Some mention that completing the PACE program helped them secure supervisory roles or advance within their organization. Others describe feeling more confident in technical decision-making.

For faculty, these moments provide tangible evidence of impact.

It is one thing to see enrollment numbers grow. It is another to hear directly from professionals whose livelihoods have been shaped by the material.

The reach extends internationally as well. Faculty have reported meeting PACE learners at conferences beyond Oregon, reinforcing the program’s expanding influence.


Expanding Into New Frontiers

The success of turfgrass PACE courses is now fueling expansion into related areas.

Faculty are developing landscaping-focused offerings that will complement existing turf courses.

These may include:

  • Landscape design

  • Landscape maintenance

  • Landscape construction

Many landscaping professionals face similar licensing and continuing education requirements. The demand dynamics mirror those seen in turfgrass.

By leveraging the existing PACE infrastructure, faculty can extend into adjacent markets without building entirely new delivery systems from scratch.

Growth in one area becomes the foundation for growth in another.


A Model Worth Replicating

The turfgrass program’s experience with PACE reveals several lessons for faculty across disciplines.

  1.  There is often a larger audience for your expertise than your degree program alone captures.

  2. Industry partnerships are most effective when industry helps shape the curriculum.

  3. Flexible and modular delivery expands access without diluting rigor.

  4. PACE can serve as both recruitment funnel and innovation platform.

  5. Scale changes perception.

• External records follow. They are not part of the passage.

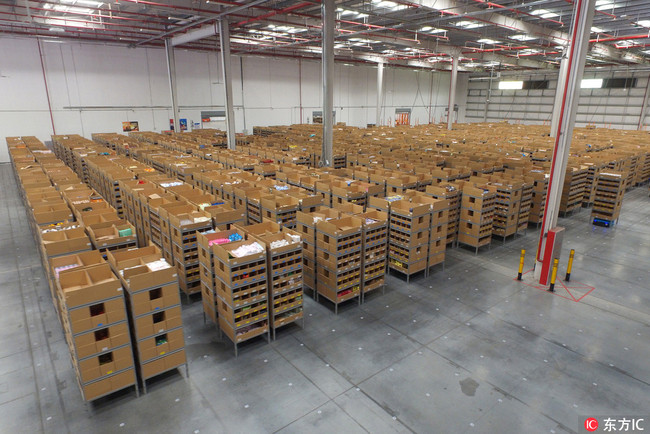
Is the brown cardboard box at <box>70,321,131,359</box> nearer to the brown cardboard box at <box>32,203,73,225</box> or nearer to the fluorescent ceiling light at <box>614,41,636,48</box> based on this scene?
the brown cardboard box at <box>32,203,73,225</box>

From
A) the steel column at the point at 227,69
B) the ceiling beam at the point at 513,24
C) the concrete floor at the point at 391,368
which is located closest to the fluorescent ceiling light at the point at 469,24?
the ceiling beam at the point at 513,24

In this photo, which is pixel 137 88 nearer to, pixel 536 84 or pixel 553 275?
pixel 553 275

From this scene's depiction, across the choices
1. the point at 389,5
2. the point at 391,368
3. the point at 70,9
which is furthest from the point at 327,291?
the point at 70,9

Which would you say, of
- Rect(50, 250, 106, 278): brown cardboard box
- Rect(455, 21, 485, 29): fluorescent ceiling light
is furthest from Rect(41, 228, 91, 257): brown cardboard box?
Rect(455, 21, 485, 29): fluorescent ceiling light

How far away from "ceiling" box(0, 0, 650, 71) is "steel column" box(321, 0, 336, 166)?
5.41ft

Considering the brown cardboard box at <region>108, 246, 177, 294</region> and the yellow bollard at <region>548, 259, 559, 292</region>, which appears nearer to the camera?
the brown cardboard box at <region>108, 246, 177, 294</region>

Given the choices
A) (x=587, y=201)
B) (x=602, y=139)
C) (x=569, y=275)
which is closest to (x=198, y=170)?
(x=569, y=275)

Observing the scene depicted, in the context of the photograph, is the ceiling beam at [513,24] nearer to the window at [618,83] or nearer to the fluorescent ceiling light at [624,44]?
the fluorescent ceiling light at [624,44]

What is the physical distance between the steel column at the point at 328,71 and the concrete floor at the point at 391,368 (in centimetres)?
774

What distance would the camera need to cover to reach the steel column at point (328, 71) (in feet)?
44.4

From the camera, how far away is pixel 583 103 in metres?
39.2

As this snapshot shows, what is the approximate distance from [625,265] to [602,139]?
17717 millimetres

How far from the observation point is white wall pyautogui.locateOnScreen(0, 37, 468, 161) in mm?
22984

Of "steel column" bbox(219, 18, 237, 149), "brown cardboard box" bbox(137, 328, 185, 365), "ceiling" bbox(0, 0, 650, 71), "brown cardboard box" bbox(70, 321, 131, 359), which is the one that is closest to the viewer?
"brown cardboard box" bbox(70, 321, 131, 359)
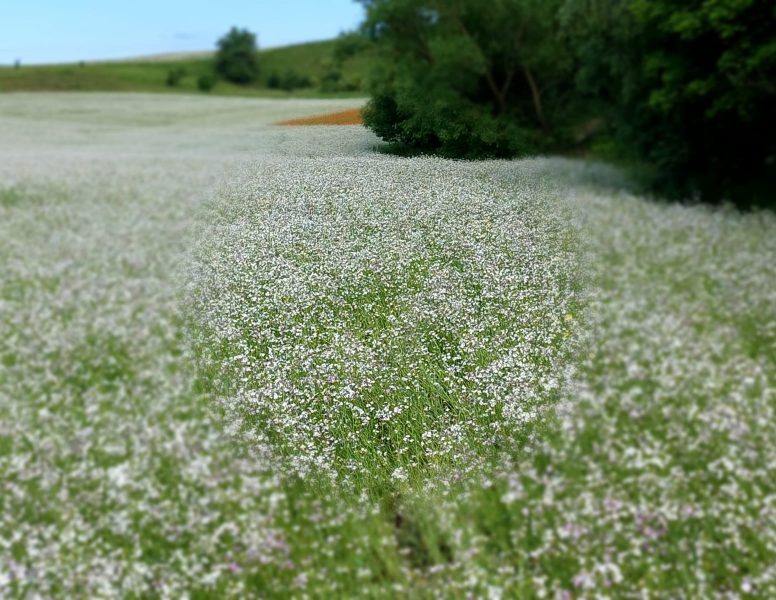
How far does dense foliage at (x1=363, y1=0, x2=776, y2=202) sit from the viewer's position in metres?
5.82

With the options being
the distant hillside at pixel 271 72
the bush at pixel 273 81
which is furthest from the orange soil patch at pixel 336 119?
the bush at pixel 273 81

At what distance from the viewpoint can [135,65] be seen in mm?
6113

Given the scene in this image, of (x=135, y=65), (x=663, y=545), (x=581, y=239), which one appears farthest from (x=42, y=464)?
(x=581, y=239)

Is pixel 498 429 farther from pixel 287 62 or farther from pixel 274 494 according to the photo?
pixel 287 62

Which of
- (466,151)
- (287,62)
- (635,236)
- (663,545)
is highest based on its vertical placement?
(287,62)

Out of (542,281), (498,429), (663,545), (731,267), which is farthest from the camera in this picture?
(731,267)

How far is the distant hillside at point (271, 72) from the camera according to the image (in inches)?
220

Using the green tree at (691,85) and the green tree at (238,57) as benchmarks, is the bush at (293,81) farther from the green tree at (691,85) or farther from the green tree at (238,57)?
the green tree at (691,85)

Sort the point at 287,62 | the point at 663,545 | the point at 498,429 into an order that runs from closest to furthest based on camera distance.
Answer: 1. the point at 663,545
2. the point at 287,62
3. the point at 498,429

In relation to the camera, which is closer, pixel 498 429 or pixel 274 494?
pixel 274 494

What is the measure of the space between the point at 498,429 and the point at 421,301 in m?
1.56

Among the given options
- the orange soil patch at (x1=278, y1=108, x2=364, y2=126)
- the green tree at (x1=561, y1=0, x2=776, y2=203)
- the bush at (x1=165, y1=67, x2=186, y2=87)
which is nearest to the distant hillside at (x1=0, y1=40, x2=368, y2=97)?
the bush at (x1=165, y1=67, x2=186, y2=87)

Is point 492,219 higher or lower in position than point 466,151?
lower

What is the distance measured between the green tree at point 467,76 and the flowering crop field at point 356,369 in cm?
36
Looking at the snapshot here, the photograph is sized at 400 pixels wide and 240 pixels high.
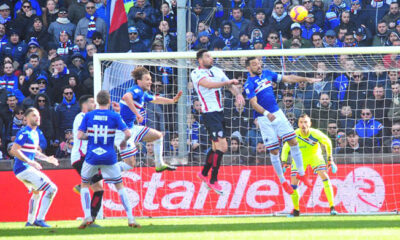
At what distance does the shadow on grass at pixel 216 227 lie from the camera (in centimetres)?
1059

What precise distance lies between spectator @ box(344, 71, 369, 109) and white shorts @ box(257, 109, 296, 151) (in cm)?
340

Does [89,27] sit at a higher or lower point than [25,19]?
lower

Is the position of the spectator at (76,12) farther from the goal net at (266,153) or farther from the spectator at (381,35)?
the spectator at (381,35)

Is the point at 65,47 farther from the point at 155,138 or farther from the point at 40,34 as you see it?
the point at 155,138

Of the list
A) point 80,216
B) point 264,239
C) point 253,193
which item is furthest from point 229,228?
point 80,216

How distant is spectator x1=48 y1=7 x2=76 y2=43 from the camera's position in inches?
744

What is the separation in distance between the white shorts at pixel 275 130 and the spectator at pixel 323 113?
3117 mm

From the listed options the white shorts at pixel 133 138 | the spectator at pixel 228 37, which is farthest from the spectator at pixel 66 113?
the white shorts at pixel 133 138

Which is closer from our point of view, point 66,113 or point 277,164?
point 277,164

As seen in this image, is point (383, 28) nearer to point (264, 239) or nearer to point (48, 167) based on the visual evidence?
point (48, 167)

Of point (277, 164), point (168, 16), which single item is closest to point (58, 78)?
point (168, 16)

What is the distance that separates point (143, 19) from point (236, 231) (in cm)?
931

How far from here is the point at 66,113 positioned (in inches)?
655

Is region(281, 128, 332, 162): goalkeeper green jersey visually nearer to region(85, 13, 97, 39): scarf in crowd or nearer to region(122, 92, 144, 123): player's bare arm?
region(122, 92, 144, 123): player's bare arm
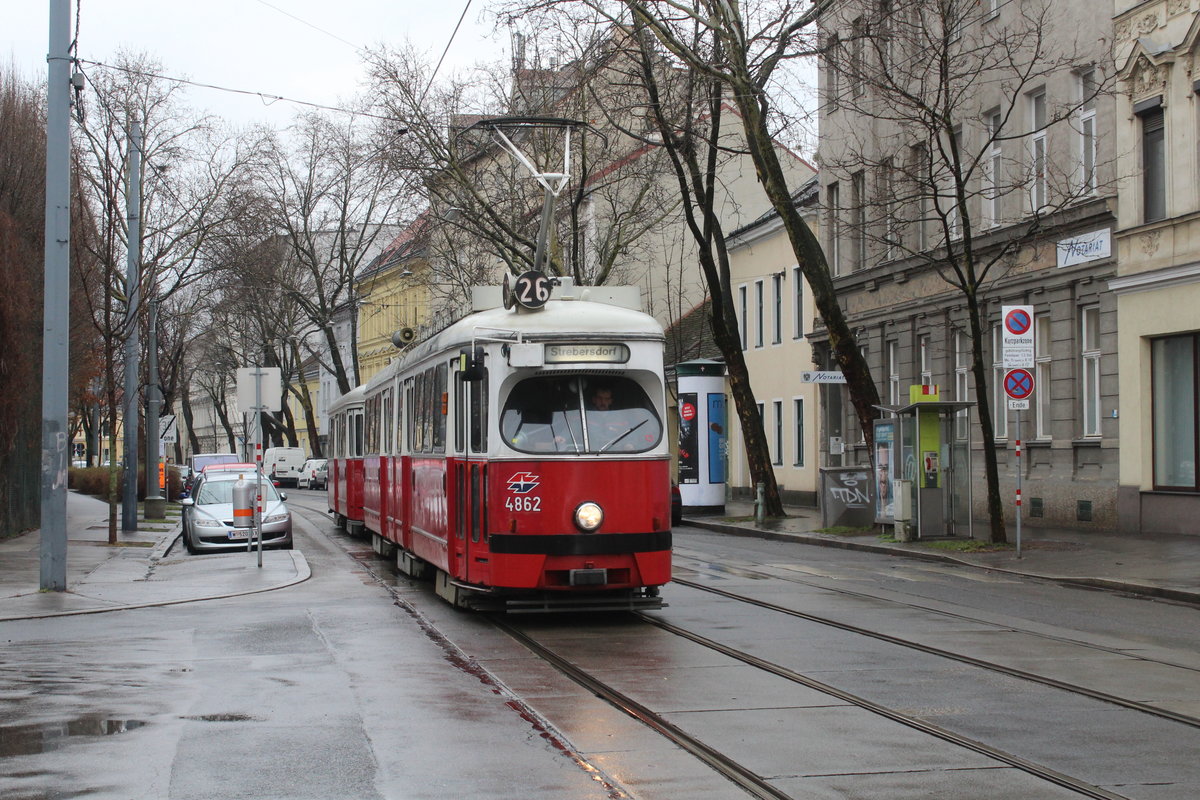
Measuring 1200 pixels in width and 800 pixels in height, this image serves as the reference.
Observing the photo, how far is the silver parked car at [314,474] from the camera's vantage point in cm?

Moving from ten students to more than 150 working professionals transforms a niche program into a visible workforce leader.

In just a few years, the turfgrass PACE portfolio has grown into a program that has generated more than $744,000 in training revenue while serving over 2,200 professional enrollments.

For faculty considering collaboration with Professional and Continuing Education, the turfgrass case illustrates what becomes possible when academic knowledge is paired with delivery infrastructure designed for reach.

It is not about replacing degrees.

It is about extending influence.

And in doing so, strengthening both industry and the university itself.